Texte fourni:
◆ ◆ ◆ ◆ ◆ ◆ ◆
IN THE FIELD  
Maintenance Magazine 146 – décembre 2019

Physique des fissures et mécanique de rupture

Eléments finis, modèles et logiciels

La fatigue dégrade les structures au fil du temps. La fatigue peut faire apparaître une fissure qui croît jusqu’à être trop importante... et mène à la rupture de la structure. Les cas typiques sont dans les machines tournantes, les essieux de roues de chemin de fer, les hélices ... Un entretien au sujet des éléments finis, des modèles et les logiciels.

Niveau 1 : méthode des éléments finis

Et si une fissure se produisait ? Faut-il arrêter ou peut-on continuer à travailler jusqu’au prochain entretien ou plus tard encore ? « À ce moment-là, nous allons nous concentrer spécifiquement sur les détails et sur base de l’expérience avec le matériau calculer jusqu’à quelle limite aller. Ces données sont obtenues à partir de modèles », explique Marc Vanderschueren, senior Business Development Manager R&D Partnerships chez Ocas. Plusieurs niveaux d’analyse sont possibles. Un premier niveau consiste à effectuer une analyse par éléments finis qui reflète la tension dans le système. Certaines lois régissent les mécanismes de fatigue et les défaillances. « Les tensions maximales calculées peuvent être relatées aux cycles. De cette façon, l’on peut calculer si la durée de vie de la pièce atteindra son seuil. Les machines fortement sollicitées, telles que les turbines, doivent être maintenues à basse tension. S’il y a des défauts, ils pourraient croître très rapidement en raison de la vitesse élevée. »

Niveau 2 : Mesurer la croissance des fissures

Avec les machines faciles à inspecter, il est relativement aisé de mesurer et suivre la croissance de la fissure et de calculer à quelle vitesse elle peut évoluer. Pour les fissures à croissance lente, il est également possible de déterminer le prochain intervalle d’inspection. Pour les fissures à croissance plus rapide et pour les machines ou systèmes critiques, le moteur d’un avion commercial, par exemple, l’intervention est plus rapide. Dans la plupart des cas, cependant, un système (un pont, une voiture ...) a une espérance de vie prédéterminée. « En utilisation quotidienne, le choix d’un renouvellement ou d’une inspection approfondie est donc un peu plus facile. »

Niveau 3 : recherche de défauts

Un troisième niveau d’analyse est celui de l’inspection visant à détecter/trouver les défauts. Les inspections sont spécifiquement programmées pour certaines structures pour de bonnes raisons. Il existe aussi par exemple des dispositions légales. Pensons aux navires, aux ascenseurs ... Mais très souvent, la documentation est minimaliste. « De telles inspections nécessitent beaucoup de temps et d’efforts et sont coûteuses. Souvent, la machine doit être mise hors ligne. Si en outre, l’espoir est d’accroître les intervalles d’inspection et de maintenance, il faut être en mesure de soumettre de bons calculs. À ce moment, des calculs par éléments finis sont utilisés », explique Philippe Thibaux, Technology Manager chez OCAS. Sur la base du design et de la documentation, on définit les points aux charges les plus élevées sur lesquelles l’inspection se concentre ensuite.
◆ ◆ ◆ ◆ ◆ ◆ ◆
Données fournies:
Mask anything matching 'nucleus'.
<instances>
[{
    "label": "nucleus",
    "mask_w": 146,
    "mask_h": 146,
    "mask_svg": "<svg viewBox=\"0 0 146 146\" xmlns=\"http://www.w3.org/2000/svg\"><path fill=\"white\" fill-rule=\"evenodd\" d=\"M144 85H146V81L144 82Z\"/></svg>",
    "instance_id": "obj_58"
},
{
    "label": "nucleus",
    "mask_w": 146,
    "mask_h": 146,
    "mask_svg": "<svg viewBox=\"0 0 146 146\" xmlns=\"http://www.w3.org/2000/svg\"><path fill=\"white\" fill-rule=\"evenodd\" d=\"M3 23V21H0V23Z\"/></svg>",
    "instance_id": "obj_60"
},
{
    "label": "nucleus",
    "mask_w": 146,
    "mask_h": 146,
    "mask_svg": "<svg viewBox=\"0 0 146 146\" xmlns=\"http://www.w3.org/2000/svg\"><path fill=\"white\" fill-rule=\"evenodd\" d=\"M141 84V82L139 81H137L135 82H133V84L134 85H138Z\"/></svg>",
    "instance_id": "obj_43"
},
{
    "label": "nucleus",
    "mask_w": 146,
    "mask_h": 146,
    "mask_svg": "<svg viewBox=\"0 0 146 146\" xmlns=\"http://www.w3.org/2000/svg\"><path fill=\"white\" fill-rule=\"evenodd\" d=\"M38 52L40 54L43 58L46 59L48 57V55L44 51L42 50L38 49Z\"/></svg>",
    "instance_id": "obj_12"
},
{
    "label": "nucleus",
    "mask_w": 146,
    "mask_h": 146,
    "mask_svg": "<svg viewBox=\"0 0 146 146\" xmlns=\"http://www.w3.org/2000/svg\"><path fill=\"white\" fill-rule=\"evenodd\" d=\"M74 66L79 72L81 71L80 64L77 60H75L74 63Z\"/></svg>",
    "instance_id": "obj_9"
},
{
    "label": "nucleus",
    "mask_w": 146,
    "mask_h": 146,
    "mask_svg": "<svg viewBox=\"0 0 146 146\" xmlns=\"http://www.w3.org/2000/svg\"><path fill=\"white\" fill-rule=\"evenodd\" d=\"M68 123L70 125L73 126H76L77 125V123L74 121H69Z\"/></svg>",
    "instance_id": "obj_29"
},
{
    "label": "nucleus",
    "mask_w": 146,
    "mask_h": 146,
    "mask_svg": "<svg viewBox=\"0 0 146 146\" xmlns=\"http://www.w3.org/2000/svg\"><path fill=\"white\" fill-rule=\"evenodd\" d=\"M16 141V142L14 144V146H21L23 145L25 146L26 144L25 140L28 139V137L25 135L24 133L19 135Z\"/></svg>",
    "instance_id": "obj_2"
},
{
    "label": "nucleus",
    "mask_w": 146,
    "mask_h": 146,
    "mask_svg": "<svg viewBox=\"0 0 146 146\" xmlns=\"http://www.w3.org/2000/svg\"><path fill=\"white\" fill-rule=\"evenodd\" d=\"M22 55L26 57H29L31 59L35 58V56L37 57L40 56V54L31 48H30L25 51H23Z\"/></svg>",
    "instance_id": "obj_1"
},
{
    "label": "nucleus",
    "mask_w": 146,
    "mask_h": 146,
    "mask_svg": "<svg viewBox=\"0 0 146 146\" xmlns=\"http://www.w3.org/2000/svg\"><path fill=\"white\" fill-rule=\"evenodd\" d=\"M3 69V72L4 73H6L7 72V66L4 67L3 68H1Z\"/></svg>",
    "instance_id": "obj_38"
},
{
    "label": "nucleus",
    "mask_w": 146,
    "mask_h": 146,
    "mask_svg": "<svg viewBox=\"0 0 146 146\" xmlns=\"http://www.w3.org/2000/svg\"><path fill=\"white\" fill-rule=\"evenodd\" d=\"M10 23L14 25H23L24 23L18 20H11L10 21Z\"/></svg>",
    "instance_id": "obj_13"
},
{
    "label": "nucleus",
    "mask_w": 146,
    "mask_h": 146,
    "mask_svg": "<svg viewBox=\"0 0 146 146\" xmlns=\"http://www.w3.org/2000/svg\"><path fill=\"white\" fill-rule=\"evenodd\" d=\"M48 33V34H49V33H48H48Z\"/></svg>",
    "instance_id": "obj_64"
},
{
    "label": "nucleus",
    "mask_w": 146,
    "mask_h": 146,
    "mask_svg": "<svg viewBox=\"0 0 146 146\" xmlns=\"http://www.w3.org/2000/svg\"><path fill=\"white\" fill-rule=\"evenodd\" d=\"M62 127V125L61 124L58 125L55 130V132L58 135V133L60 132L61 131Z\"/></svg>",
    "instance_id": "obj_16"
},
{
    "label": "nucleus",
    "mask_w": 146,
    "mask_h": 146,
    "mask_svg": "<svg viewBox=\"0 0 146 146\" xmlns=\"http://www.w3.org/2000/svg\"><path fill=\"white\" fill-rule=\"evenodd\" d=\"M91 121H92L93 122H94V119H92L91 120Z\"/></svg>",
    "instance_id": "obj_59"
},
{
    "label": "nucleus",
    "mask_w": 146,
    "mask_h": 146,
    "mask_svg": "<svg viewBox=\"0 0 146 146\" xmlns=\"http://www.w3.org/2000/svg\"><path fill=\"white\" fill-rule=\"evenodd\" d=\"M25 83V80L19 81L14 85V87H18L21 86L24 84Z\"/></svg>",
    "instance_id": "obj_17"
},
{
◆ ◆ ◆ ◆ ◆ ◆ ◆
Consignes:
[1] Selon le texte sur la mécanique de rupture, quelle fonction Philippe Thibaux exerce-t-il chez OCAS ?
[2] Mettez en forme de liste numérotée les lignes des entrées, de la toute première jusqu'à celle qui contient « 52L40 54L43 58L46 », bornes incluses. Omettez les lignes vides.

Corrigé des exercices:
[1] Il est Technology Manager chez OCAS.

[2]
1. Mask anything matching 'nucleus'.
2. <instances>
3. [{
4.     "label": "nucleus",
5.     "mask_w": 146,
6.     "mask_h": 146,
7.     "mask_svg": "<svg viewBox=\"0 0 146 146\" xmlns=\"http://www.w3.org/2000/svg\"><path fill=\"white\" fill-rule=\"evenodd\" d=\"M144 85H146V81L144 82Z\"/></svg>",
8.     "instance_id": "obj_58"
9. },
10. {
11.     "label": "nucleus",
12.     "mask_w": 146,
13.     "mask_h": 146,
14.     "mask_svg": "<svg viewBox=\"0 0 146 146\" xmlns=\"http://www.w3.org/2000/svg\"><path fill=\"white\" fill-rule=\"evenodd\" d=\"M3 23V21H0V23Z\"/></svg>",
15.     "instance_id": "obj_60"
16. },
17. {
18.     "label": "nucleus",
19.     "mask_w": 146,
20.     "mask_h": 146,
21.     "mask_svg": "<svg viewBox=\"0 0 146 146\" xmlns=\"http://www.w3.org/2000/svg\"><path fill=\"white\" fill-rule=\"evenodd\" d=\"M141 84V82L139 81H137L135 82H133V84L134 85H138Z\"/></svg>",
22.     "instance_id": "obj_43"
23. },
24. {
25.     "label": "nucleus",
26.     "mask_w": 146,
27.     "mask_h": 146,
28.     "mask_svg": "<svg viewBox=\"0 0 146 146\" xmlns=\"http://www.w3.org/2000/svg\"><path fill=\"white\" fill-rule=\"evenodd\" d=\"M38 52L40 54L43 58L46 59L48 57V55L44 51L42 50L38 49Z\"/></svg>",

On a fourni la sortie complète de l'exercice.